### Exercise:
Pull out each line in the rows below that contains the word "image".

** start **

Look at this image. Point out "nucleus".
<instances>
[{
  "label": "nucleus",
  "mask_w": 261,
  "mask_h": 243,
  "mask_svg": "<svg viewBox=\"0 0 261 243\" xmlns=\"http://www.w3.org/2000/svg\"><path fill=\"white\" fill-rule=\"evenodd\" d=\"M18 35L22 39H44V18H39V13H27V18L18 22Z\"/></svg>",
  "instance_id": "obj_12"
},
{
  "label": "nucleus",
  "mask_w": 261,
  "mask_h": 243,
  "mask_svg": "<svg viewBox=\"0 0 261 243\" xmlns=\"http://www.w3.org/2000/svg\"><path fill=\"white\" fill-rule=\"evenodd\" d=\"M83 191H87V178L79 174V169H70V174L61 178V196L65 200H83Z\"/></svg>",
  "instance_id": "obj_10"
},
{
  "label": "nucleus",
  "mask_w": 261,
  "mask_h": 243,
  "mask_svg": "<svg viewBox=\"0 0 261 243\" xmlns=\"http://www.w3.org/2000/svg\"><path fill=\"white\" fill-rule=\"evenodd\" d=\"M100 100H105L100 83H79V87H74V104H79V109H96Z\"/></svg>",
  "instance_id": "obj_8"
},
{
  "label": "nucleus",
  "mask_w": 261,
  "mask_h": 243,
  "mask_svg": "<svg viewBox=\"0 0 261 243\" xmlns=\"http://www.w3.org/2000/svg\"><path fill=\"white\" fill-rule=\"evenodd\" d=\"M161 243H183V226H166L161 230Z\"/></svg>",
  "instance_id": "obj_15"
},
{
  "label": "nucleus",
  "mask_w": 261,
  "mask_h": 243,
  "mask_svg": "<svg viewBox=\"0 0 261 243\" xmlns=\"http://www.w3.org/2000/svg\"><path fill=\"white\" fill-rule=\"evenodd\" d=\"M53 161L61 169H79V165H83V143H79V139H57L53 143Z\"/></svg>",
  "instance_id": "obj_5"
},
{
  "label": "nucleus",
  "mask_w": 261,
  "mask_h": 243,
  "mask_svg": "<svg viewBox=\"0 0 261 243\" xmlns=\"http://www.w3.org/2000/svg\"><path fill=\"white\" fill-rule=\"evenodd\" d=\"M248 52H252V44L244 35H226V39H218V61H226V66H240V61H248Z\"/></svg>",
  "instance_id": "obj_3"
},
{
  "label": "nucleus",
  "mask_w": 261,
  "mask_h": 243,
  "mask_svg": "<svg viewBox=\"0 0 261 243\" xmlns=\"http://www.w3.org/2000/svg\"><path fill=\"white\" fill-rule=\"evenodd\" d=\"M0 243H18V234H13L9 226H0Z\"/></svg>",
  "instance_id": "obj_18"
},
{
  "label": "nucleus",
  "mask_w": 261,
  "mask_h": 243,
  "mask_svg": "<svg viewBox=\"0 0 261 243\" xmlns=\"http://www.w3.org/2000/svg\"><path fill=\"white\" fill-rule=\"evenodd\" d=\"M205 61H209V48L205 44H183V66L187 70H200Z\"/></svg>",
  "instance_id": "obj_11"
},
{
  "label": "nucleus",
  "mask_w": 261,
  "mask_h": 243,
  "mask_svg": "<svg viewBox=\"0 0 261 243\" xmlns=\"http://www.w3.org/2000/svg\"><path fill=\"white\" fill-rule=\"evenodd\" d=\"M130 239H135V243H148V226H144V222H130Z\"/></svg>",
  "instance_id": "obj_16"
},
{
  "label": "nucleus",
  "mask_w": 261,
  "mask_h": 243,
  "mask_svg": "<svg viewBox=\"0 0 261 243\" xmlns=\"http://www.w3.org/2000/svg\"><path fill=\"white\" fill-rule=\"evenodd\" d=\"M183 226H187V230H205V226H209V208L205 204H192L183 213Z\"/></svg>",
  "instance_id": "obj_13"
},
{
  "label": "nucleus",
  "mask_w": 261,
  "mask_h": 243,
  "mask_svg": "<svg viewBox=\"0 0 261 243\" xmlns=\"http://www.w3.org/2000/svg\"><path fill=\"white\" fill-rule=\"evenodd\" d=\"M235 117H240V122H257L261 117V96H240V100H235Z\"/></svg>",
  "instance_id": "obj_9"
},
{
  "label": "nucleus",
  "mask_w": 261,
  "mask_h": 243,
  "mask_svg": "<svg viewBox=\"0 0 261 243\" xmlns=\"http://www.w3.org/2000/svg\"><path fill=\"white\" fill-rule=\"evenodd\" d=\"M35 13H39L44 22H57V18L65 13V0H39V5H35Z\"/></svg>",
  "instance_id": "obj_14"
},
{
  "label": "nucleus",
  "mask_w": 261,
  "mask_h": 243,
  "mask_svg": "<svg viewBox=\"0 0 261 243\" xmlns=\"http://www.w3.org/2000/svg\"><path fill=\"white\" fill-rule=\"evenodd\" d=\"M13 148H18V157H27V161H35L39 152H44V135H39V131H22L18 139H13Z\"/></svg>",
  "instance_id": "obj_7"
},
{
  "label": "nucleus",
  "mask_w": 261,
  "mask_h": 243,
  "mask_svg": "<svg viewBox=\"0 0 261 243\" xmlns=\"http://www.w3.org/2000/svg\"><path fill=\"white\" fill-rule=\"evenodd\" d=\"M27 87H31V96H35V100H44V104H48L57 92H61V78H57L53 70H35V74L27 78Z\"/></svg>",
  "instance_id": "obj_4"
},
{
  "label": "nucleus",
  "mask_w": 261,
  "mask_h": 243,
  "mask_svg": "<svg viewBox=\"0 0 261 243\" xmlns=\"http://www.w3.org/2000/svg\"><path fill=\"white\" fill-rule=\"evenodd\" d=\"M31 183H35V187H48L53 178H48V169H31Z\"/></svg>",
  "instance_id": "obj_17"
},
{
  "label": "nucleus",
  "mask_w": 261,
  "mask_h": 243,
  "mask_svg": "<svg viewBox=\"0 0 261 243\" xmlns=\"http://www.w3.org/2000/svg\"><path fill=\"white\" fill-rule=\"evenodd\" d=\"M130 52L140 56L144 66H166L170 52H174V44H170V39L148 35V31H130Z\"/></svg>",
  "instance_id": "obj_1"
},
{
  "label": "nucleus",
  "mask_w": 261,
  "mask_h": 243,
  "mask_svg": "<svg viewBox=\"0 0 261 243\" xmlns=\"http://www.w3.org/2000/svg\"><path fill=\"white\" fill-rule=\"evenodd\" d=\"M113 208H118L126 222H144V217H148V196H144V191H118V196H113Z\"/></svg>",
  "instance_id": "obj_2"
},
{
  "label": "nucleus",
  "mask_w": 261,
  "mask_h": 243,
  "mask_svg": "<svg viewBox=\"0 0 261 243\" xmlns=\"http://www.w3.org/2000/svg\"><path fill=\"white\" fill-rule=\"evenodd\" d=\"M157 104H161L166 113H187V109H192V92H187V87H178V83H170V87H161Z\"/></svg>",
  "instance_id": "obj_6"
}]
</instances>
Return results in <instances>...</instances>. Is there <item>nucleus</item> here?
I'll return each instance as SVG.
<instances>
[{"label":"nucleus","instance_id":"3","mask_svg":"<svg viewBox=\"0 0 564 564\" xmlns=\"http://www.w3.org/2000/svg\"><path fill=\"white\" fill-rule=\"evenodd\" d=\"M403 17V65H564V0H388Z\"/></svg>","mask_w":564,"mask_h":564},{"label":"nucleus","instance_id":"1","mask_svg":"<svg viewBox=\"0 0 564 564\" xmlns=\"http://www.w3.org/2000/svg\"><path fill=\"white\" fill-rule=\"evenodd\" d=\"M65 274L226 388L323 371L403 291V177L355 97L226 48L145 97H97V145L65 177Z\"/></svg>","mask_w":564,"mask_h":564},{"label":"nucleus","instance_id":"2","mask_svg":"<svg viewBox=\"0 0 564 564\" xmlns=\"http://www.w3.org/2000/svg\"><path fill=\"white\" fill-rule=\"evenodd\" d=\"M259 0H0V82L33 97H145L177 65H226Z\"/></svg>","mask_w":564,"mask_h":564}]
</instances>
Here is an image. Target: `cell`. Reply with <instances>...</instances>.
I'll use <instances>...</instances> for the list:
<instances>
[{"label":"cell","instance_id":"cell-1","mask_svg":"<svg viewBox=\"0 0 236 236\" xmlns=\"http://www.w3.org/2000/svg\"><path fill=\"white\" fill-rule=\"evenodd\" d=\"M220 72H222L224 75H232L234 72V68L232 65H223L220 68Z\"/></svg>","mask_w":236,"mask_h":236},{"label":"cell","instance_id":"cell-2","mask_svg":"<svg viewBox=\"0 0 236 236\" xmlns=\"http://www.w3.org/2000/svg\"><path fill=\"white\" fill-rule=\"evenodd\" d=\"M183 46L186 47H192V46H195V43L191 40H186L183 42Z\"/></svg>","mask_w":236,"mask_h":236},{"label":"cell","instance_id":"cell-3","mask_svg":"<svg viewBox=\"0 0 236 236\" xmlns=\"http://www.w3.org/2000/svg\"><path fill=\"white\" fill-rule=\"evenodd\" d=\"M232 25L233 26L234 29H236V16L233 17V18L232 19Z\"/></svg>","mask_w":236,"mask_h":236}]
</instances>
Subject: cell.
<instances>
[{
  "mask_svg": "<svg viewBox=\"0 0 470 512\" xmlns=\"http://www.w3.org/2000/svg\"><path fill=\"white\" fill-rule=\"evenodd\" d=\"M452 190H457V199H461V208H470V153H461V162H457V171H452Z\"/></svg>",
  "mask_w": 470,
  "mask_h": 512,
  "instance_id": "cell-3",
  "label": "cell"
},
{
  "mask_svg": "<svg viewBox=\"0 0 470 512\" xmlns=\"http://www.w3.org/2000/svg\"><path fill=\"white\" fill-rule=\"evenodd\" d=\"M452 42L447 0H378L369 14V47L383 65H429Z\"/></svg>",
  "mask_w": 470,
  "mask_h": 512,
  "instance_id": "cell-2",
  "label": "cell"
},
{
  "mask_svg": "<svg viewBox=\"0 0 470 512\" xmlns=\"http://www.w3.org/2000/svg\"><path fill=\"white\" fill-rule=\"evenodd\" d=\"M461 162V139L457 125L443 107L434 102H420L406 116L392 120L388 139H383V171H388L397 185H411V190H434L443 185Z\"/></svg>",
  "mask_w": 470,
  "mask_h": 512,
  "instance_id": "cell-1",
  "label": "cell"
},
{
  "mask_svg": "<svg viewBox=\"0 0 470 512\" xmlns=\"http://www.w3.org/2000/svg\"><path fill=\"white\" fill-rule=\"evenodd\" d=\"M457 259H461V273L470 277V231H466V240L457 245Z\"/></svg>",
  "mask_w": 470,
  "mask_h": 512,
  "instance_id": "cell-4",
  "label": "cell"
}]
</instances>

** end **

### Final result:
Look at this image. Point out "nucleus".
Here is an image. Target: `cell`. Reply with <instances>...</instances>.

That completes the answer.